As for the rampant spread of the app in other countries where tactility has always been congenital, easy–or at least much easier for Europeans than those oh so personal space-oriented Americans–it seems as though a place like Hungary might be better off sans a tool they’ve never needed as much as a convenience-oriented U.S. denizen (you don’t want to be like us, at least in this regard, as you already know). And yes, the problem, in large part, with the existence of Tinder is that it breeds a sort of false, nit-picking selectivity, as is the case in the chapter, “Frequent Comings and Goings,” in which our storyteller explains that there are times when he won’t swipe right if the girl hasn’t spelled something correctly. Then again, there are others when the desperation to spend time with someone will outweigh his usual fastidiousness.
The average “gestation period” for healing in most of the cases for people using Tinder also feels, to this old school dame, shockingly brief. As is the case in “Lukewarm Dates, Lukewarm Heaven,” wherein the narrator explains, “I gave myself a few months to heal then I got back in the game.” While, sure, it’s “healthy,” as they say, to move on from a relationship when you know there’s no chance for reconciliation, it’s almost asking to be disappointed when one recovers from the emotional wreckage via a barrage of bodies that mean nothing to him.
Just because Tinder is pervasive, an accepted way of life now, doesn’t mean some aren’t a bit bashful about it, like N in “Stressful Moving In Together.” Recounting how he found himself using the app, N states, “To be honest, I felt a little embarrassed that I needed the help of the internet to get a girl so for a while I was really stressed that somebody would find out. These bad feelings were balanced by the fact that I knew I could meet people online that I couldn’t meet in the offline world because, more than likely, we didn’t frequent the same places.” Fair enough–why not broaden the playing field to increase your chance of meeting “the one?” The only problem is, in increasing the ratio of possible partners in your dating pool, you’re also substantially increasing the ratio for more than possible riffraff.
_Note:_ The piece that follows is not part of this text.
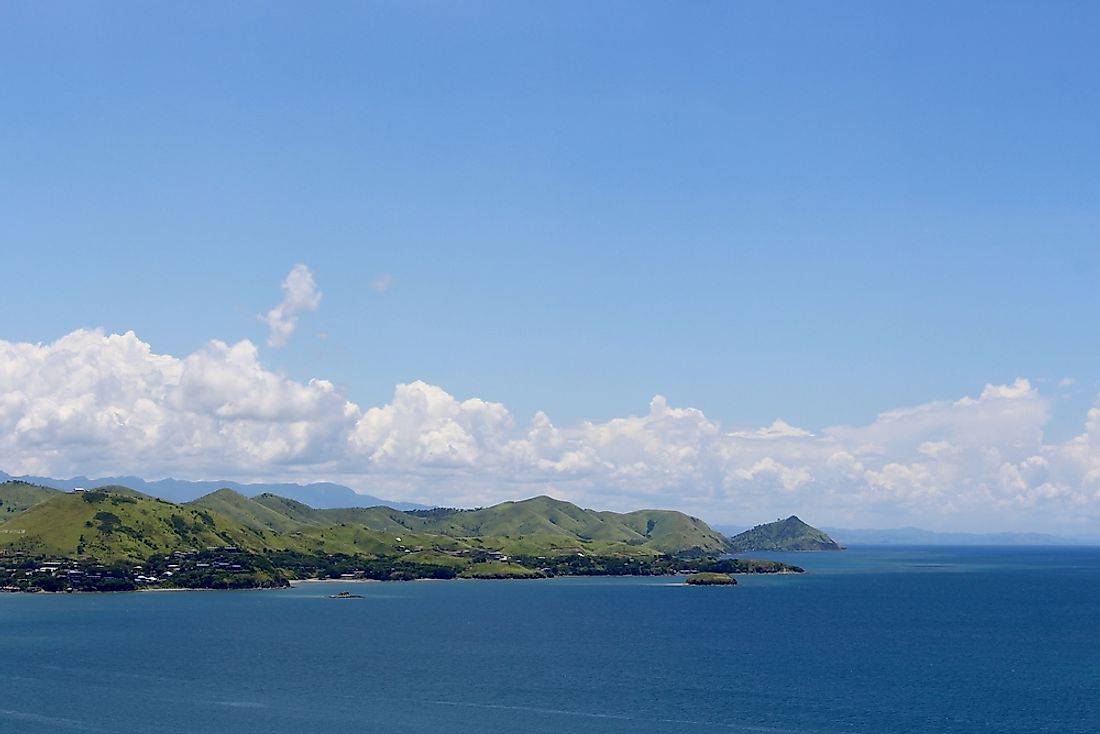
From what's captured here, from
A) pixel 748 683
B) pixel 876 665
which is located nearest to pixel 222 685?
pixel 748 683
And by the end of the tale, one gets the sense that though N is that odious word, content, perhaps he’s settled, insisting, “…we’ve gotten used to each other and we’ve learned to tolerate each other’s stupid little things.” It’s not quite filled with the bombast we were formerly indoctrinated to come to expect. As this demarcates one of the chapters that allows each person in the couple to tell the story from their perspective (like Tóth comments in her foreword, “I believe relationships are just like coins: two-sided, so in the case of couples who are still together, I present their stories from both points of view”), we soon learn where D’s mind was at throughout the courtship phase, remarking, “I don’t have any illusions, I don’t believe in everlasting love and fairy tales ending with happily ever after.” For those of us who still want so badly to adhere to this suddenly ripped apart notion that was, for so long, the crux of how we were told to track the trajectory of our lives, Tinder remains a hard sell.
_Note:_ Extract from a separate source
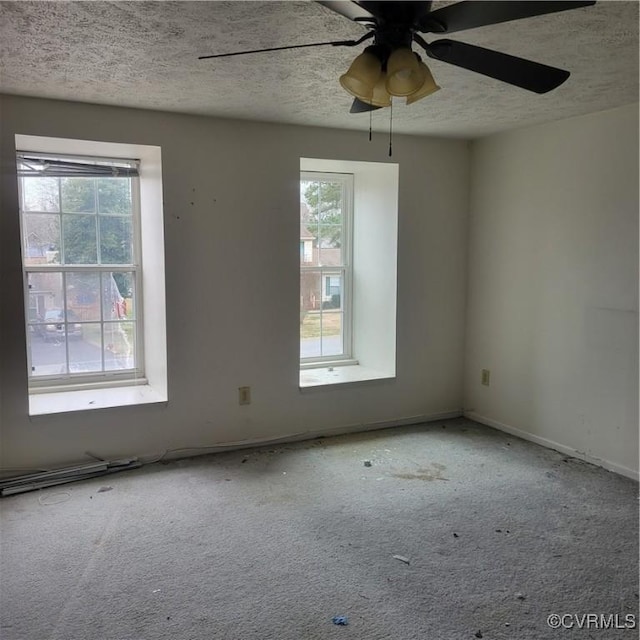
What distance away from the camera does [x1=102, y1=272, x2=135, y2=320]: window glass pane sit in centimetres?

But maybe it’s cliche–overly jaded even–to write Tinder off as the fast food industry of dating. These dalliances clearly mean something to people–after all, they’ve taken the time to rehash all the gory details in a book. They’re encounters that, like everything else of the twenty-first century, are accelerated. An elapsed time version of dating for those born in an era when attention spans are at an all-time low and tangible affection at a premium. Accordingly, Tinder, from an anthropological standpoint, has altered many a person’s concept of self-worth. Like SZA says, “I get so lonely, I forget what I’m worth.” Tinder, often times, can make this forgetfulness all too real, even if it does occasionally yield a “positive result.”